__EXERCISE TASKS__
[1] Write out the part of the film review below, from "Mohammad, Messenger of God, erroneously" up to and including "store of petrodollars.".
[2] Pick up the review of the film Mohammad, Messenger of God below where it stops, and keep writing it.

__SELECTED PASSAGE__
A plea for understanding


Epic attempts to bridge religious divide


Published: Jul 16 2017, 01:01:am



Tuesday, December 27,1977

MOHAMMAD, THE FOUNDER OF ISLAM, disliked dogs.
     Among the other things that displeased him were silk-lined garments, interest charges, painters and poets.
    Today [1977], to nearly half a billion people around the world, Mohammad is known as the Prophet. His lack of interest in the arts, as well as his views on idolatry, are reflected in the fact that Islam forbids representation of the Prophet's face, form or voice in any medium.
    Producer-director Moustapha Akkad, a Syrian-born Muslim, knew that. Nevertheless, he was determined to tell the story of the Prophet in “a film that (would) educate the non-Muslim masses into the concept of Islam and also aid in the enlightenment of Muslims all over the world."
    In March [1977], his movie, the three-hour-long Mohammad, Messenger of God, opened in Washington, D.C. The cause of enlightenment was set back somewhat when 12 gunmen, who identified themselves as “Hanafi Muslims,” took 132 hostages in three separate attacks. Their bizarre list of demands included the closure of Akkad's film on grounds of sacrilege.
    Last week the movie was scheduled to open in Toronto. Famous Players Ltd. cancelled the booking when a Muslim community spokesman mumbled darkly about violence that "might occur" if the film was shown. According to the spokesman, the movie violates Muslim religious belief in its depiction of the Prophet.
    Rubbish! The Hanafis can perhaps be forgiven. They were nuts.
    Toronto's Muslims, on the other hand, have no such excuse. Responsible community leaders have a duty to be in possession of the facts before speaking out.
    The film is scheduled to open locally on January 13 [1978]. The matter may be of some concern to Vancouver's own Muslim community, so here are some facts about the production.
    Mohammad, Messenger of God, erroneously labelled a “Hollywood film” in some reports, was shot on location in Libya and Morocco. It was made at a cost of some $18 million, money put up by Arab entrepreneurs from their store of petrodollars.
    With that much money at stake, Akkad was encouraged to be very, very orthodox. His screenplay, credited to H.A.L. (Harry) Craig, was approved, page by page, by Muslim scholars at Cairo's Al Azzar University.
    Mohammad does not appear in the film, nor is his voice heard. As in many films about Christ, his presence is suggested rather than shown. Occasionally we are permitted to glimpse a portion of his walking stick or the back of his camel's head.

__SUPPLIED INFORMATION__
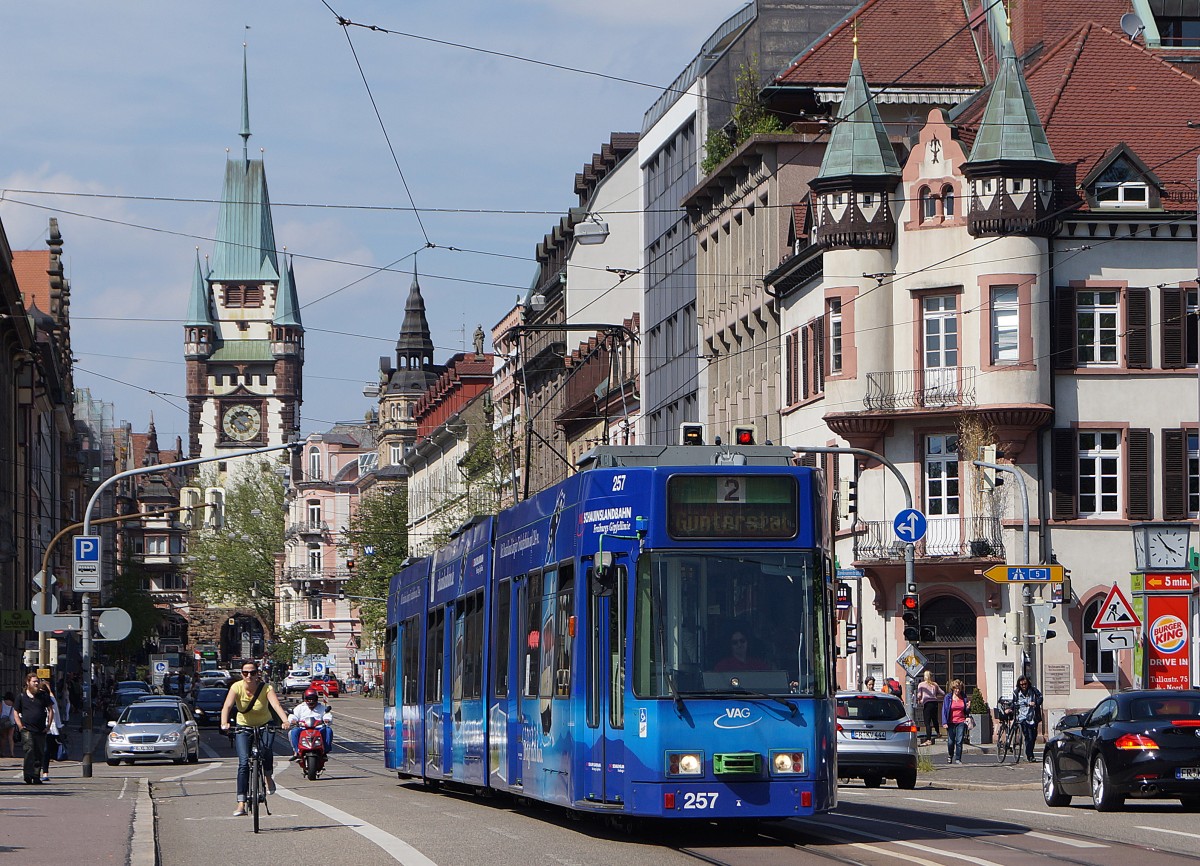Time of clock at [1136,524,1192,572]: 3:53
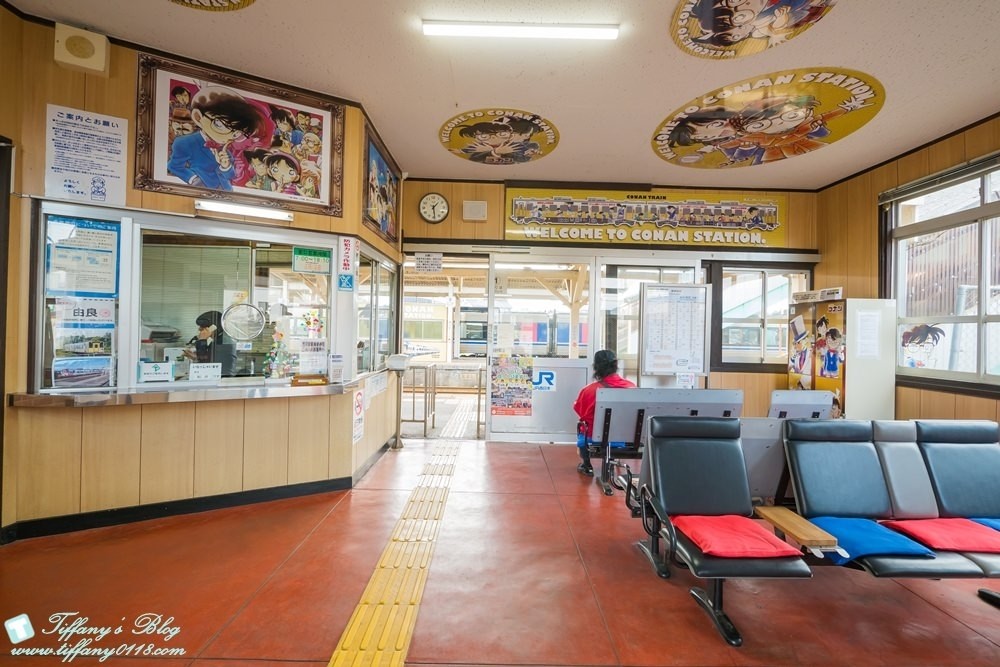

__FINAL RESULTS__
[1]
Mohammad, Messenger of God, erroneously labelled a “Hollywood film” in some reports, was shot on location in Libya and Morocco. It was made at a cost of some $18 million, money put up by Arab entrepreneurs from their store of petrodollars.

[2]
    Akkad is at pains to point out that at least nine other “life of Mohammad” films have been made in Arabic, all of them using the same workarounds. His film, certainly the most ambitious, was shot in two versions, one in Arabic with Middle Eastern stars, the other in English with European and American performers.
    The English version that had its premiere in London's Plaza-1 Theatre last August [1976] stars Anthony Quinn as Hamza, the Prophet's uncle and leader of his warrior legions. Others included in the cast of the English-language film are Irene Papas, Michael Ansara, Johnny Sekka and Michael Forest.
    The film seemed decidedly non-controversial to trade-press reporters. Box Office called it "a religious spectacle of high quality." Variety thought it was a "tasteful epic" and noted that "everything on screen bespeaks dedication."
    The picture, its title changed to The Message, appears to have played Britain without incident.
    "The story," said an Akkad press release sent out while his picture was still before the cameras in Libya, "champions freedom of speech and the rights of the individual." It is indeed ironic that a movie made with such noble motives should arouse such vitriolic opposition.
    I hope that Vancouver filmgoers, regardless of their religious beliefs, will show more common sense. The cause of enlightenment is never served by uninformed protests and irresponsible threats of violence.

*    *    *    
Saturday, April 1, 1978.

MOHAMMAD, MESSENGER OF GOD. Written by H.A.L. Craig. Music by Maurice Jarre. Produced and directed by Moustapha Akkad. Running time: 177 minutes. Mature entertainment with the B.C. Classifier's warning: some violence, may offend some religious groups.
MARX WAS WRONG.
    The great guru of international communism, Karl Marx, claimed that religion was the opiate of the masses. He'd have been a lot closer to the truth if he'd attacked religious movies, instead.
    Despite the best of intentions, most spectacles like Mohammad, Messenger of God end up being boring bedsheet operas.
    The example currently on view was born of one man's dream. Moustapha Akkad, a Syrian-born American with a sincere devotion to his Muslim faith, wanted to bring the epic of Islam to the screen.
    Making that job all but impossible is the fact that Islam forbids representations of the Prophet's voice, face or form in any medium. Akkad, to his credit, was eager to take up this formidible challenge.
    The result is a film about Mohammad in which the Prophet is neither seen nor heard. Instead, his presence is implied by a subjective camera towards which the actors direct questions, comments and baleful looks.
    Not showing Mohammad spares Akkad the wrath of his fellow Muslims. It's no way to make a movie, though — something that Hollywood filmmakers learned many years ago.
    Akkad, however, is a man with a mission. He is determined to "educate the non-Moslem masses into the concept of Islam." His sermon begins in the year 610 A.D. in the Middle Eastern city of Mecca, a thriving desert metropolis whose economy is almost solely based on religion.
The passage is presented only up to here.